**Work instructions**
Word for word, write out all the entries below, omitting every picture.

Dataset entries:
# # # #

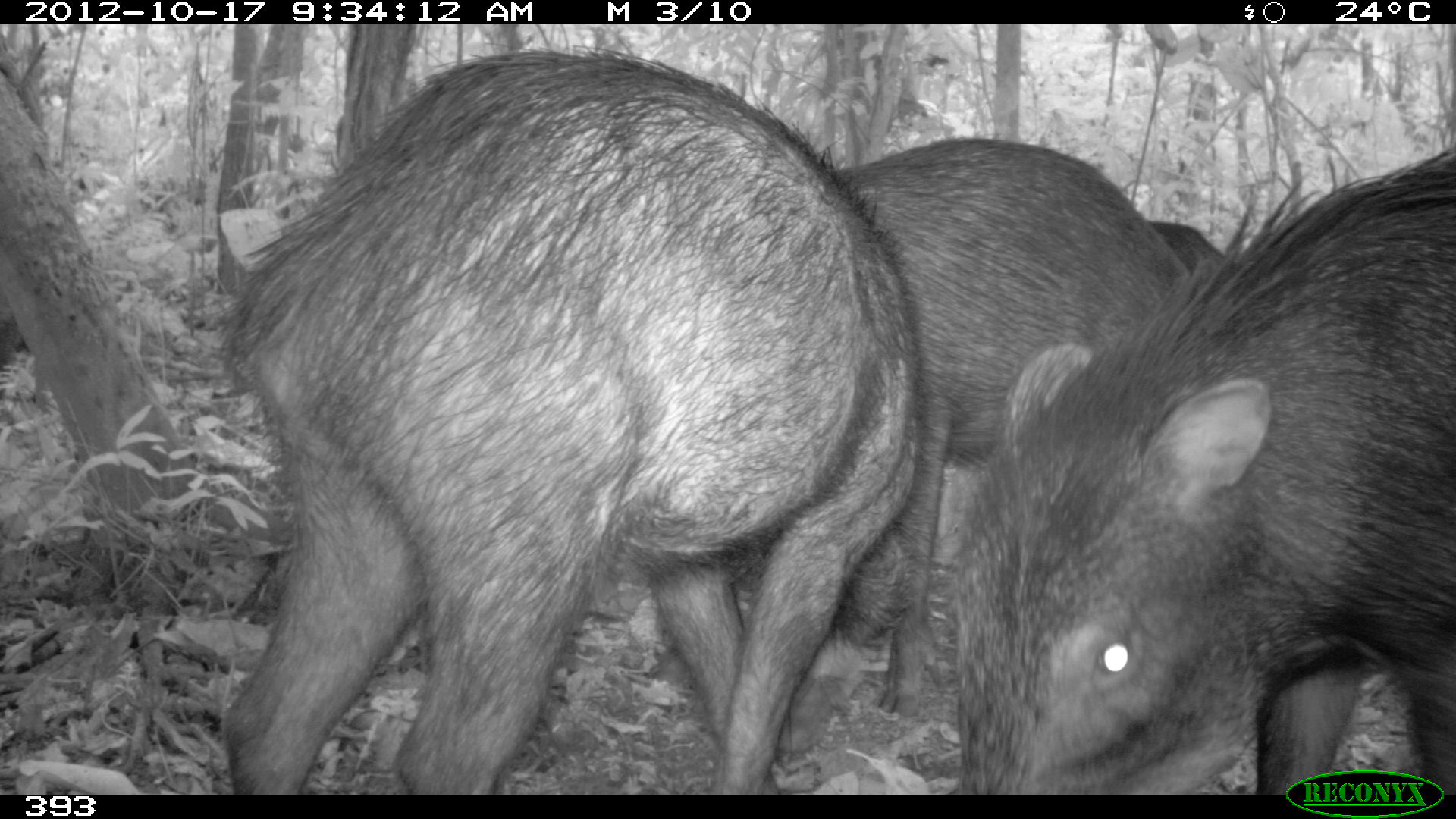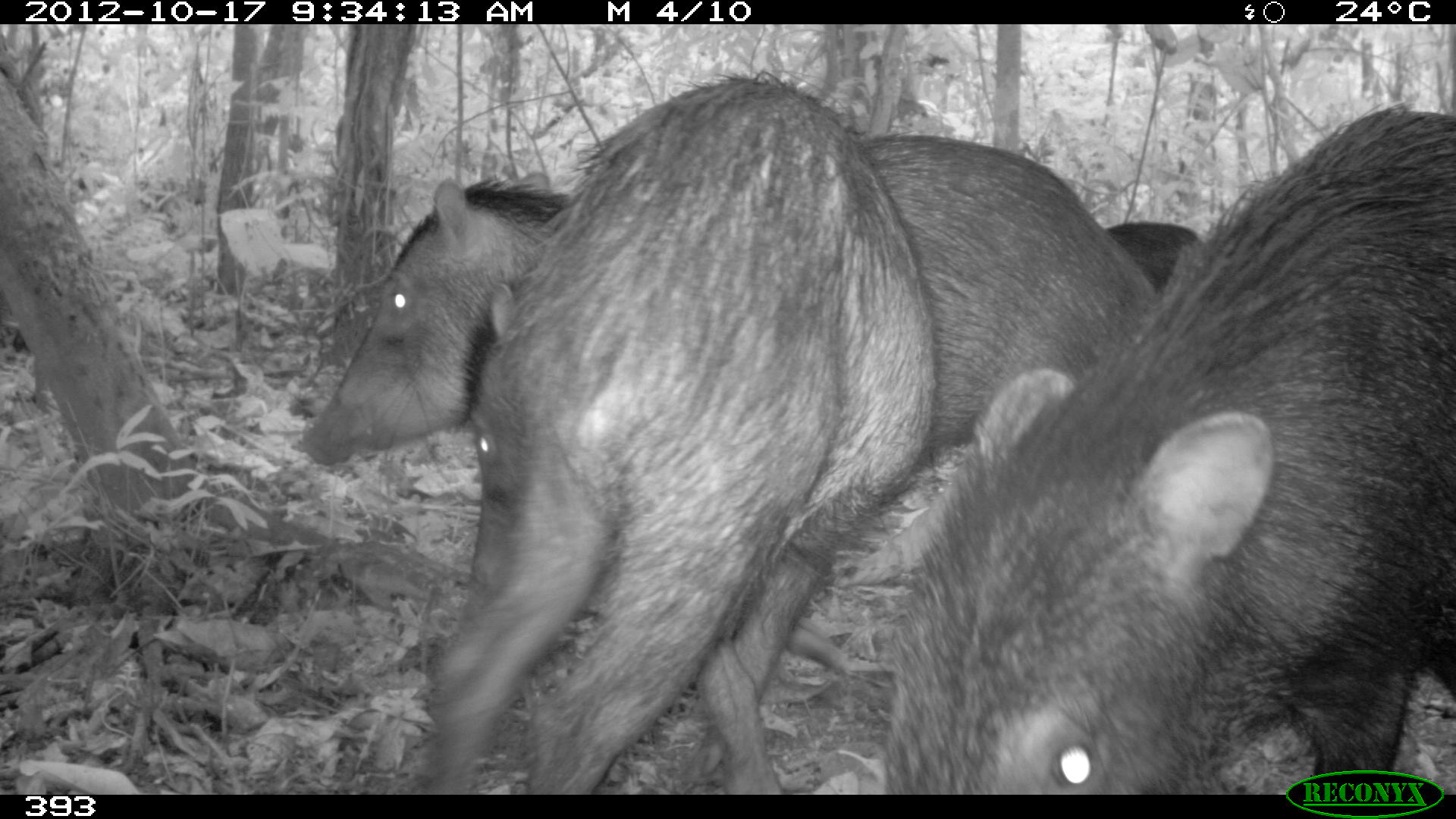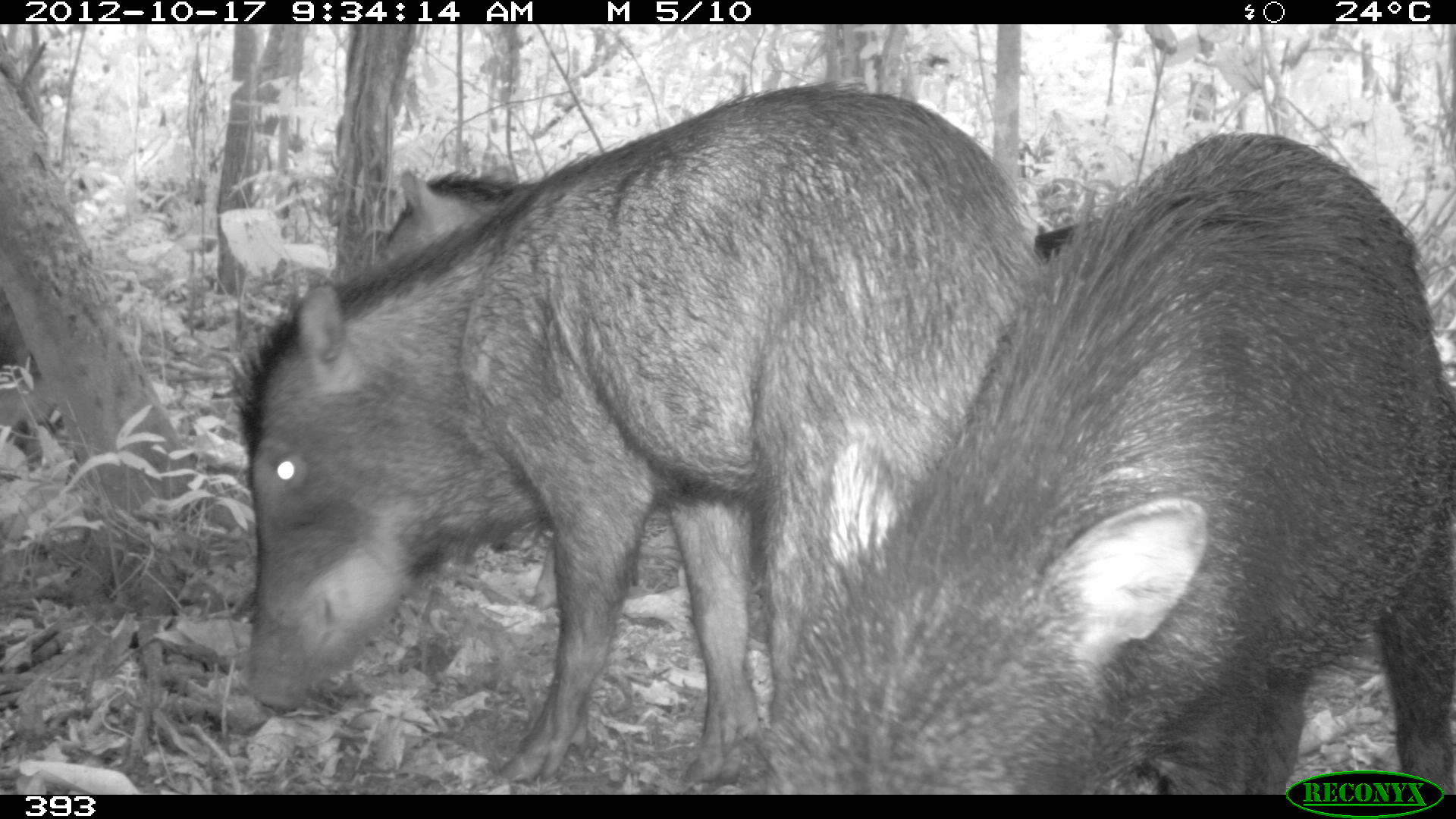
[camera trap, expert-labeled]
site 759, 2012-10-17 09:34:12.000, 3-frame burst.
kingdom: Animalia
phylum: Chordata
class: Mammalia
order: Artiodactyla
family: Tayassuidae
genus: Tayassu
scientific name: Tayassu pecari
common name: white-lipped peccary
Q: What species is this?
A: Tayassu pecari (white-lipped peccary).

# # # #

**Task output**
[camera trap, expert-labeled]
site 759, 2012-10-17 09:34:12.000, 3-frame burst.
kingdom: Animalia
phylum: Chordata
class: Mammalia
order: Artiodactyla
family: Tayassuidae
genus: Tayassu
scientific name: Tayassu pecari
common name: white-lipped peccary
Q: What species is this?
A: Tayassu pecari (white-lipped peccary).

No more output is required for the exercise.